A modern attack rarely starts with an exploit. It starts with a person. Uber and Twilio were both breached after attackers impersonated IT and phished employees. Coinbase faces up to $400M in cleanup costs after criminals bribed overseas support agents for customer data and used it to scam users.
Why the old defenses miss it
Email filters catch mass phishing, so attackers moved to WhatsApp, Telegram, LinkedIn, SMS, and voice, then chained them together. Mandiant’s M-Trends found Scattered Spider going from a helpdesk vishing call to full domain-admin access in roughly 40 minutes. Vishing now sells as a service at $500 to $1,000 per successful call. AI makes the caller convincing: in 2023, attackers used an AI voice clone of Retool’s IT staff to call an engineer, clear MFA, and reach 27 of its crypto customers. Awareness training does little against this, and controlled studies find almost no relationship between recent training and click rates.
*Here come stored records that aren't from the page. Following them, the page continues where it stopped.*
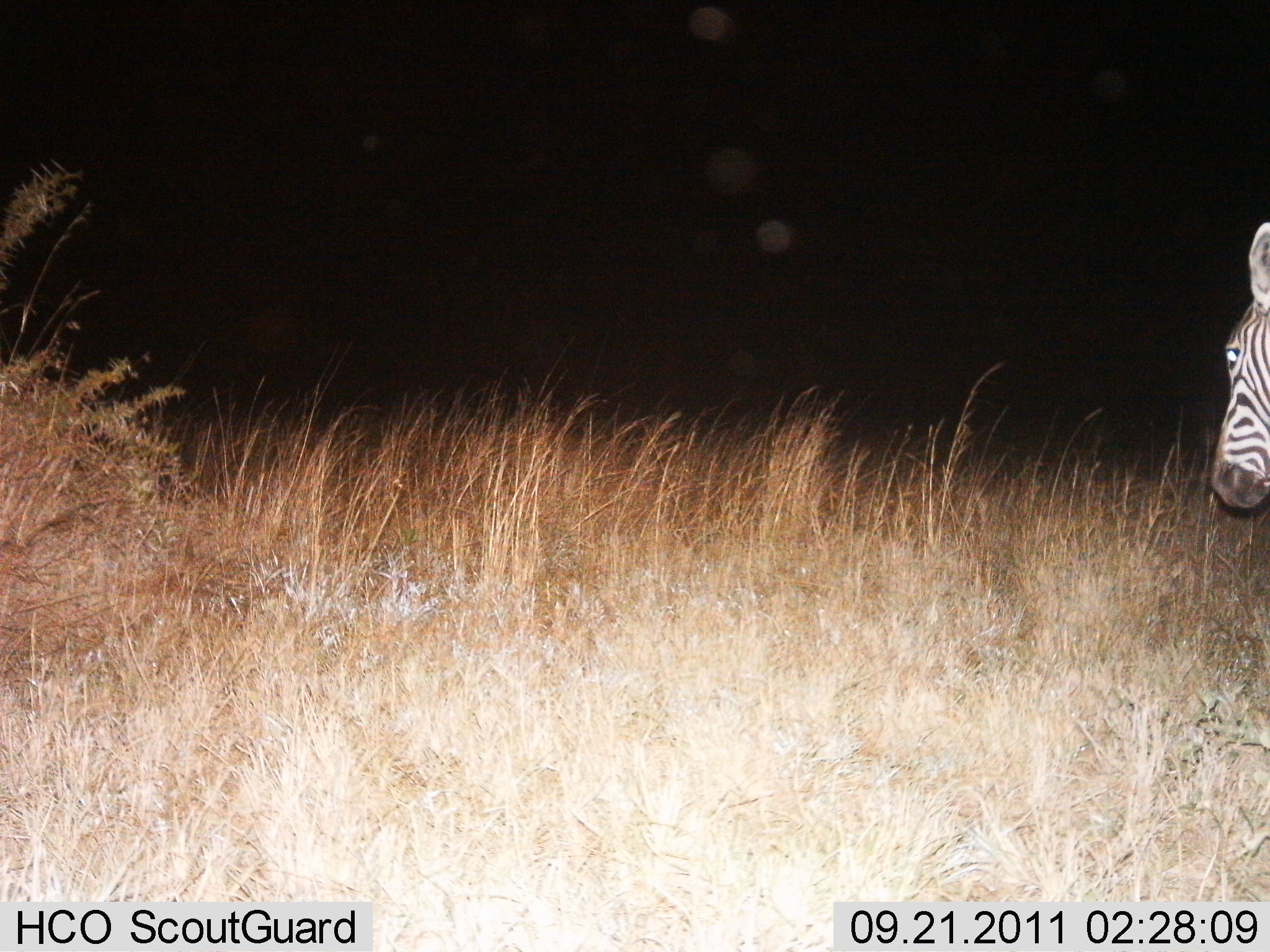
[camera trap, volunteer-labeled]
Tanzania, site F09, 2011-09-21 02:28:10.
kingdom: Animalia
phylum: Chordata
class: Mammalia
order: Perissodactyla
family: Equidae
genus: Equus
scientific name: Equus quagga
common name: plains zebra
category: zebra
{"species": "zebra (plains zebra) (Equus quagga)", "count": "1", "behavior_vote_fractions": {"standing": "58%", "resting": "0%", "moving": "42%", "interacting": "0%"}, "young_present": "0%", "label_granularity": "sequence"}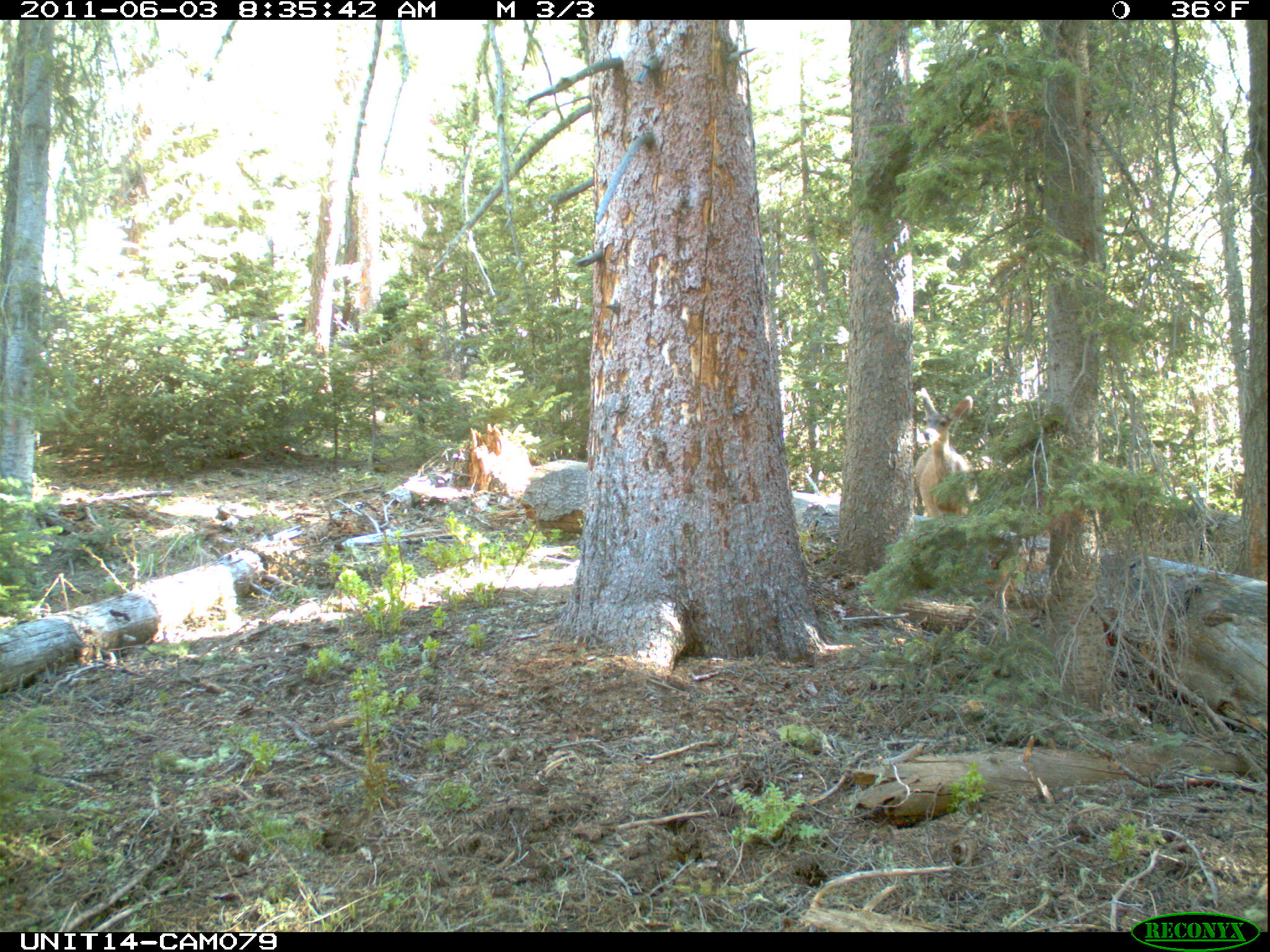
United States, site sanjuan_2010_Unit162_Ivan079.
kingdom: Animalia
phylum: Chordata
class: Mammalia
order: Artiodactyla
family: Cervidae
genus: Odocoileus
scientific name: Odocoileus hemionus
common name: mule deer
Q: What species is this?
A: Odocoileus hemionus (mule deer).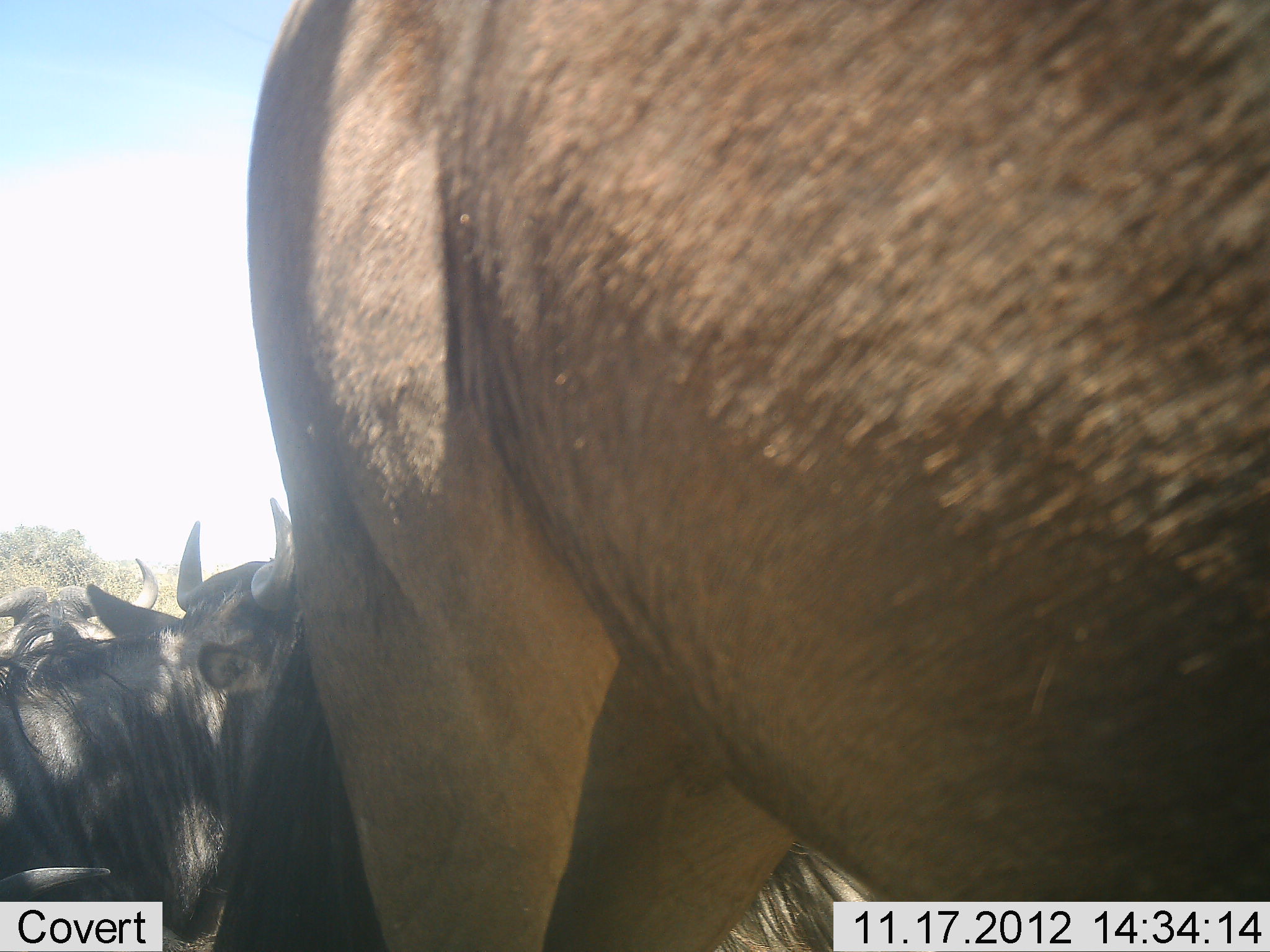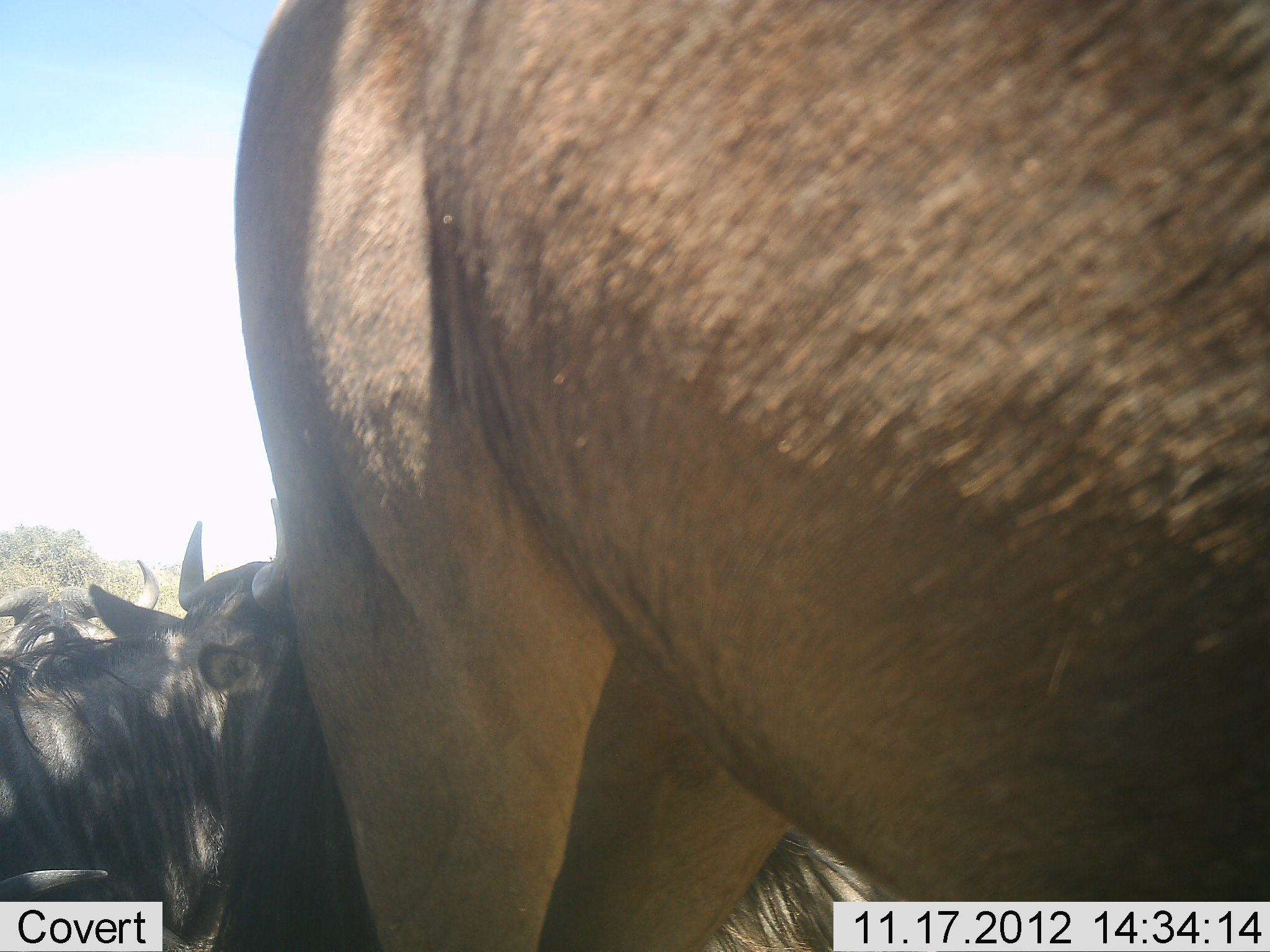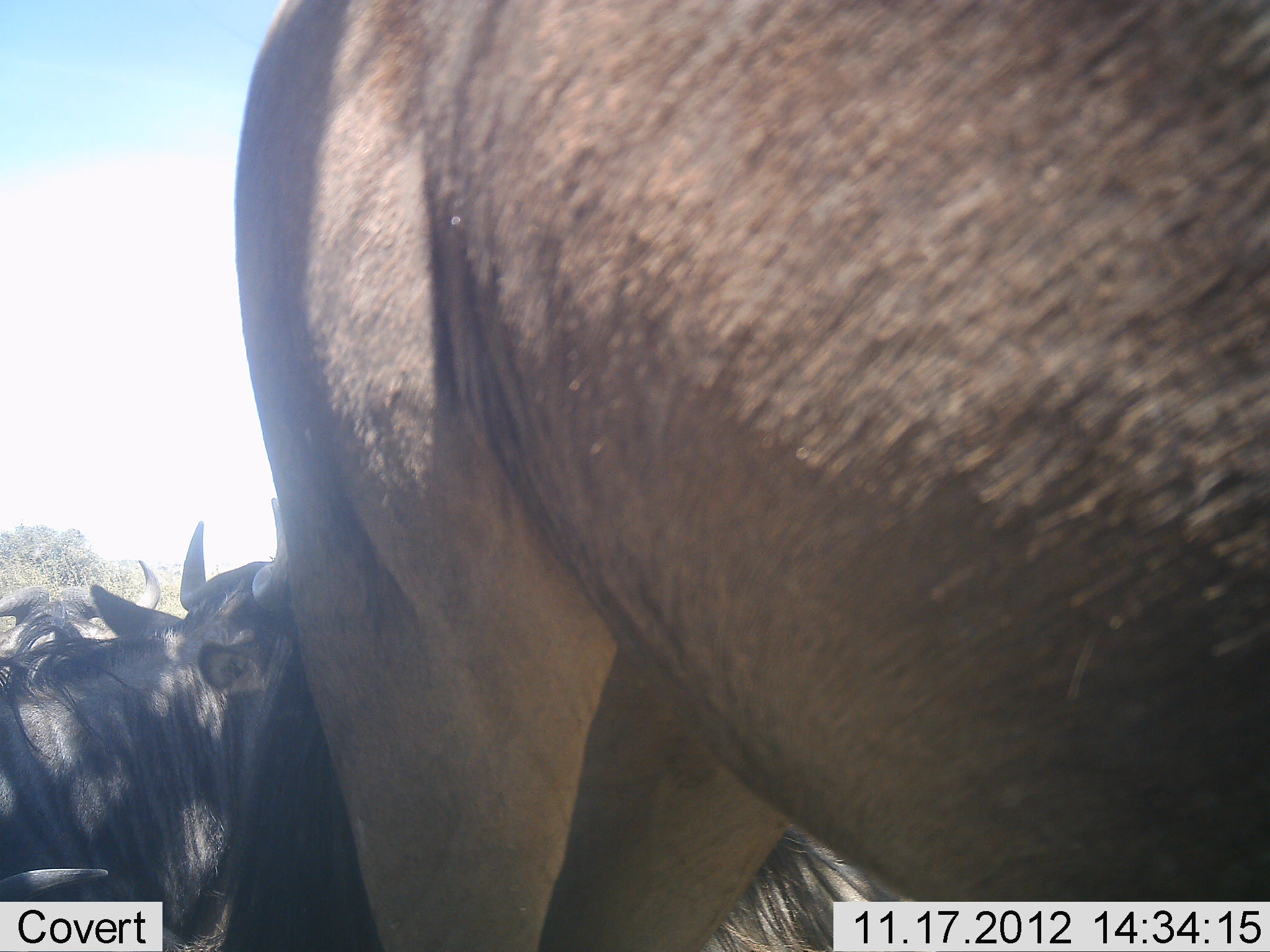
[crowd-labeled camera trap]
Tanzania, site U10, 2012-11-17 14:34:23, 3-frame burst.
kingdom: Animalia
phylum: Chordata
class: Mammalia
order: Artiodactyla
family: Bovidae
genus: Connochaetes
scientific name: Connochaetes taurinus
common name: blue wildebeest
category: wildebeest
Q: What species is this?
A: Wildebeest (blue wildebeest) (Connochaetes taurinus).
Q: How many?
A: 3.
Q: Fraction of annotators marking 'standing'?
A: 70%.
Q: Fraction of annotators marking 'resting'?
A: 50%.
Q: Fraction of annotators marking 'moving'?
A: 10%.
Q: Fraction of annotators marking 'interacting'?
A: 0%.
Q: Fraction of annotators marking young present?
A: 0%.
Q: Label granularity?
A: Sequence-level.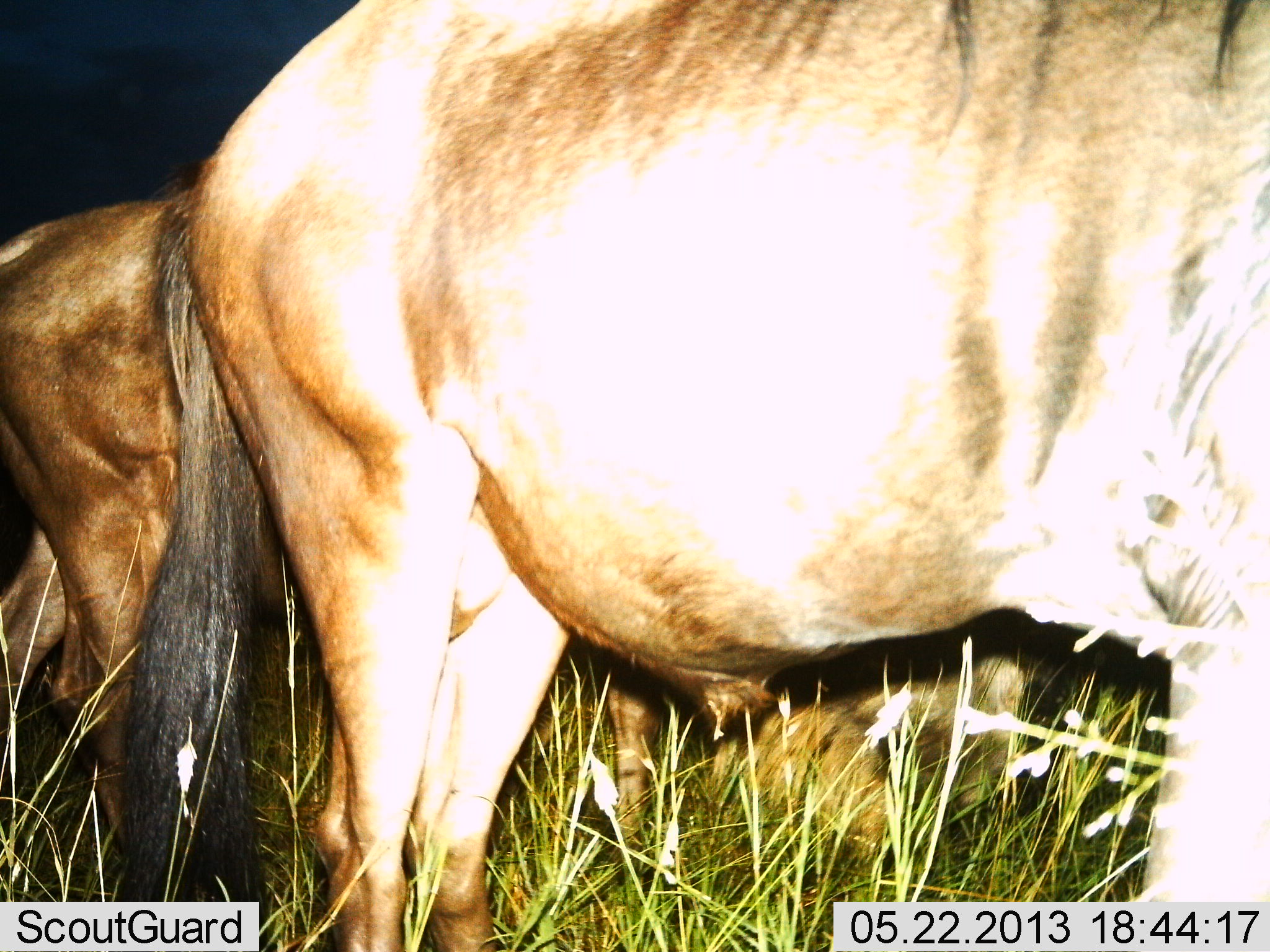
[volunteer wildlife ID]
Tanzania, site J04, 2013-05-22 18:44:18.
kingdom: Animalia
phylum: Chordata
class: Mammalia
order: Artiodactyla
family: Bovidae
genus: Connochaetes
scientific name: Connochaetes taurinus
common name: blue wildebeest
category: wildebeest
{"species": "wildebeest (blue wildebeest) (Connochaetes taurinus)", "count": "3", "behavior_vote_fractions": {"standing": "96%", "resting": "48%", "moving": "0%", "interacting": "0%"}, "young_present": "4%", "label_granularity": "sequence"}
We watch the seams between channels
Each surface alone looks benign. The attack becomes legible only when signal is shared across channels, which is what the Communication Firewall is built to see.
When the message gets through
Not every attack can be stopped at the door, so we plan for the ones that land. When a signer approves the wrong transaction, or an employee wires to a spoofed vendor, speed decides the loss. We move to lock the account, stop the transfer, and trace what the attacker touched, then close the path they used to get in. The faster we start, the more of the transfer we can still recover.